▸ WHAT THE TASK REQUIRES:
Show every line below that contains the word "distance", copying each one in full.

▸ DATA FOR THE TASK:
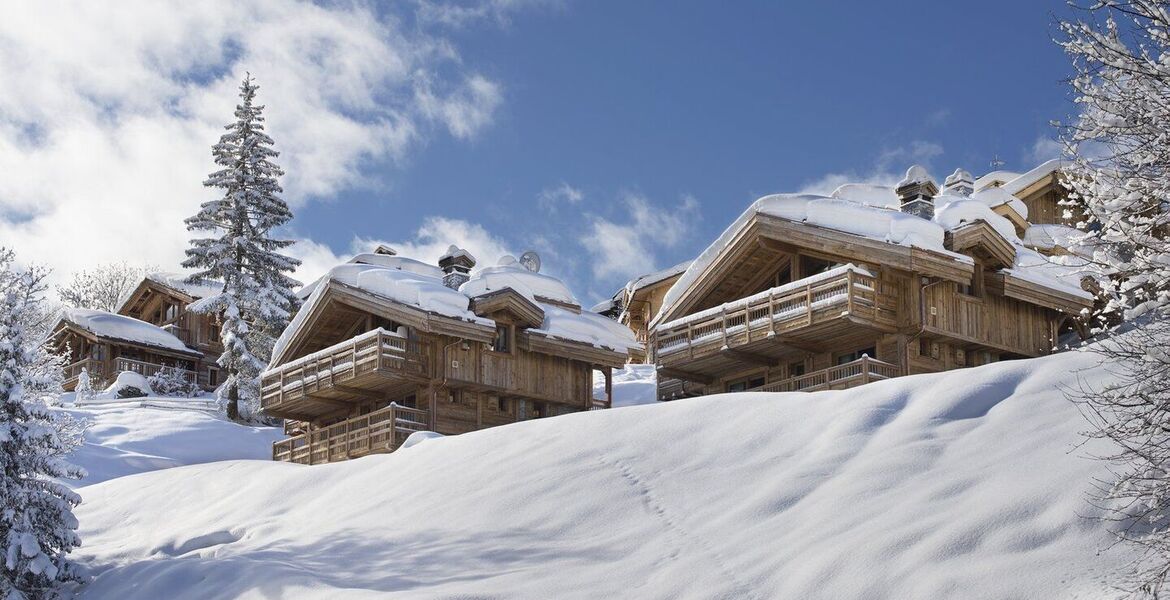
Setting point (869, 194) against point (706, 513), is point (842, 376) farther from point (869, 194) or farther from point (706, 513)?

...

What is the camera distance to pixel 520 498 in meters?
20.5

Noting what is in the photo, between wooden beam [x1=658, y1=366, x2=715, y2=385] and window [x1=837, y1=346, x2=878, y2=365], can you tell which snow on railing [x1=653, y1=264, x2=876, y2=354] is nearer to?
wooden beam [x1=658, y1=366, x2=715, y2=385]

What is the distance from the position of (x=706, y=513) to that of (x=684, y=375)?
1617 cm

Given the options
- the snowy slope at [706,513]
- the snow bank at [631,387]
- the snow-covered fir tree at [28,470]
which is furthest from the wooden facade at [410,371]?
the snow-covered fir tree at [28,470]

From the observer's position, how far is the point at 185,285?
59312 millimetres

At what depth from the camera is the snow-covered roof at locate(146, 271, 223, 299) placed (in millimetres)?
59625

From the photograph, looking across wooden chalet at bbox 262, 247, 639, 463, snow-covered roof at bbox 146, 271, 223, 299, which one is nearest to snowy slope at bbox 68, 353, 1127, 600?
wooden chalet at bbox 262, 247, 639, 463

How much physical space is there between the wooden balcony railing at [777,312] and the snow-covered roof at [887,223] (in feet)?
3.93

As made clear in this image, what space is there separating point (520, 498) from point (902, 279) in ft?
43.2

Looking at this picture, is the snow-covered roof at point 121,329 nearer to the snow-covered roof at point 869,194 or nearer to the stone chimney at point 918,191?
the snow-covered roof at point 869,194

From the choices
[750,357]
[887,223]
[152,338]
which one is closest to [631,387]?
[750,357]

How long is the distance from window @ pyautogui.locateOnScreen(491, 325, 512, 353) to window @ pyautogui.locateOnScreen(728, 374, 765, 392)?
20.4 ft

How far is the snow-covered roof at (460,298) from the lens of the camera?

* * *

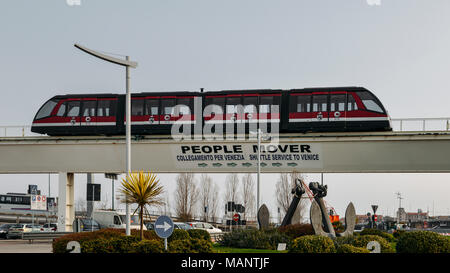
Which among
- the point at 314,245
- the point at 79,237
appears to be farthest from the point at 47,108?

▸ REPLY:
What is the camera distance to pixel 520 498 in meters?
What is the distance from the position of (x=706, y=513) to that of (x=684, y=375)?
How long is the distance from window @ pyautogui.locateOnScreen(491, 325, 512, 353) to window @ pyautogui.locateOnScreen(728, 374, 765, 392)?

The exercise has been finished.